◆ **Work to do**
Reproduce every line of the material below verbatim, keeping its wording, numbers, brackets and punctuation unchanged.
⁂
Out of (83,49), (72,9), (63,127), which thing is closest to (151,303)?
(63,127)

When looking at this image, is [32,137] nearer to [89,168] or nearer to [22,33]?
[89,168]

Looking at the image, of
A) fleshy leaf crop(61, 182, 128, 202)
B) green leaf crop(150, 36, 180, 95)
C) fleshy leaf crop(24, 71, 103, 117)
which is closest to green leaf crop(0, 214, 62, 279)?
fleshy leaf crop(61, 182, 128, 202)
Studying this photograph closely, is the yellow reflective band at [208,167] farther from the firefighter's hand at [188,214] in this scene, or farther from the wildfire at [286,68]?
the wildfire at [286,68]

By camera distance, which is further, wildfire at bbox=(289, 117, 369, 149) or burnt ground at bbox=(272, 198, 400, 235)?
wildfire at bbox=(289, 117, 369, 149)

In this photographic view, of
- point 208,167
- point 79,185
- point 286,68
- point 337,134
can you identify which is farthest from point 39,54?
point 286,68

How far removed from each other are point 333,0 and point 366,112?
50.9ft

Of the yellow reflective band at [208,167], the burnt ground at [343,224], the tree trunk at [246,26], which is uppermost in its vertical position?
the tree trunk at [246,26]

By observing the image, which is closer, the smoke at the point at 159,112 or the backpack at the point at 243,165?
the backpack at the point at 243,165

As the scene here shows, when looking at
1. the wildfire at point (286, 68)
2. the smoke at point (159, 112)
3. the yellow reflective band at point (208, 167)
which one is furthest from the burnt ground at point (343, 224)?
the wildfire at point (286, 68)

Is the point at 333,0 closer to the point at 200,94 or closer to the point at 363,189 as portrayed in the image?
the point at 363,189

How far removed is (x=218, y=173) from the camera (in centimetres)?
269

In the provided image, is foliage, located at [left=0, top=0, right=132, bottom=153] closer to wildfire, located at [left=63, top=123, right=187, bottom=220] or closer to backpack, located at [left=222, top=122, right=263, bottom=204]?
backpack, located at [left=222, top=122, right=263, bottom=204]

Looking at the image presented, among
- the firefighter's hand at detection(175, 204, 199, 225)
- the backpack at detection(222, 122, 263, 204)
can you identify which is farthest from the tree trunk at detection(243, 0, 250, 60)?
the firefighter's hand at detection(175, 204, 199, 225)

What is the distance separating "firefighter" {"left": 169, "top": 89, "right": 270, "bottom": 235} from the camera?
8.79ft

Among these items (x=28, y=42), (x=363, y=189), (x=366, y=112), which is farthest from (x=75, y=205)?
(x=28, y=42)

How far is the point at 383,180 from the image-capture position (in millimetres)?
⁂
◆ **The result**
Out of (83,49), (72,9), (63,127), which thing is closest to (151,303)?
(63,127)

When looking at this image, is [32,137] nearer to [89,168] or nearer to [22,33]?
[89,168]

Looking at the image, of
A) fleshy leaf crop(61, 182, 128, 202)
B) green leaf crop(150, 36, 180, 95)
C) fleshy leaf crop(24, 71, 103, 117)
which is closest to green leaf crop(0, 214, 62, 279)?
fleshy leaf crop(61, 182, 128, 202)
Studying this photograph closely, is the yellow reflective band at [208,167] farther from the firefighter's hand at [188,214] in this scene, or farther from the wildfire at [286,68]?
the wildfire at [286,68]

By camera distance, which is further, wildfire at bbox=(289, 117, 369, 149) or burnt ground at bbox=(272, 198, 400, 235)?
wildfire at bbox=(289, 117, 369, 149)

In this photographic view, of
- point 208,167
- point 79,185
- point 286,68
- point 337,134
can you identify which is farthest from point 39,54?
point 286,68

How far removed from each other are point 333,0 and point 366,112?
50.9ft

Of the yellow reflective band at [208,167], the burnt ground at [343,224], the tree trunk at [246,26], which is uppermost in its vertical position?
the tree trunk at [246,26]

By observing the image, which is closer, the smoke at the point at 159,112 or the backpack at the point at 243,165?
the backpack at the point at 243,165

As the scene here shows, when looking at
1. the wildfire at point (286, 68)
2. the smoke at point (159, 112)
3. the yellow reflective band at point (208, 167)
which one is furthest from the burnt ground at point (343, 224)?
the wildfire at point (286, 68)

Is the point at 333,0 closer to the point at 200,94 or closer to the point at 363,189 as portrayed in the image?
the point at 363,189

How far removed is (x=218, y=173) from the camera (in centimetres)?
269

In the provided image, is foliage, located at [left=0, top=0, right=132, bottom=153] closer to wildfire, located at [left=63, top=123, right=187, bottom=220] or closer to backpack, located at [left=222, top=122, right=263, bottom=204]?
backpack, located at [left=222, top=122, right=263, bottom=204]

Looking at the image presented, among
- the firefighter's hand at detection(175, 204, 199, 225)
- the backpack at detection(222, 122, 263, 204)
can you identify which is farthest from the tree trunk at detection(243, 0, 250, 60)?
the firefighter's hand at detection(175, 204, 199, 225)

What is the distance separating "firefighter" {"left": 169, "top": 89, "right": 270, "bottom": 235} from the camera?
8.79ft

Among these items (x=28, y=42), (x=363, y=189), (x=366, y=112), which is farthest from (x=75, y=205)?
(x=28, y=42)

How far is the point at 383,180 from the image-capture position (in millimetres)?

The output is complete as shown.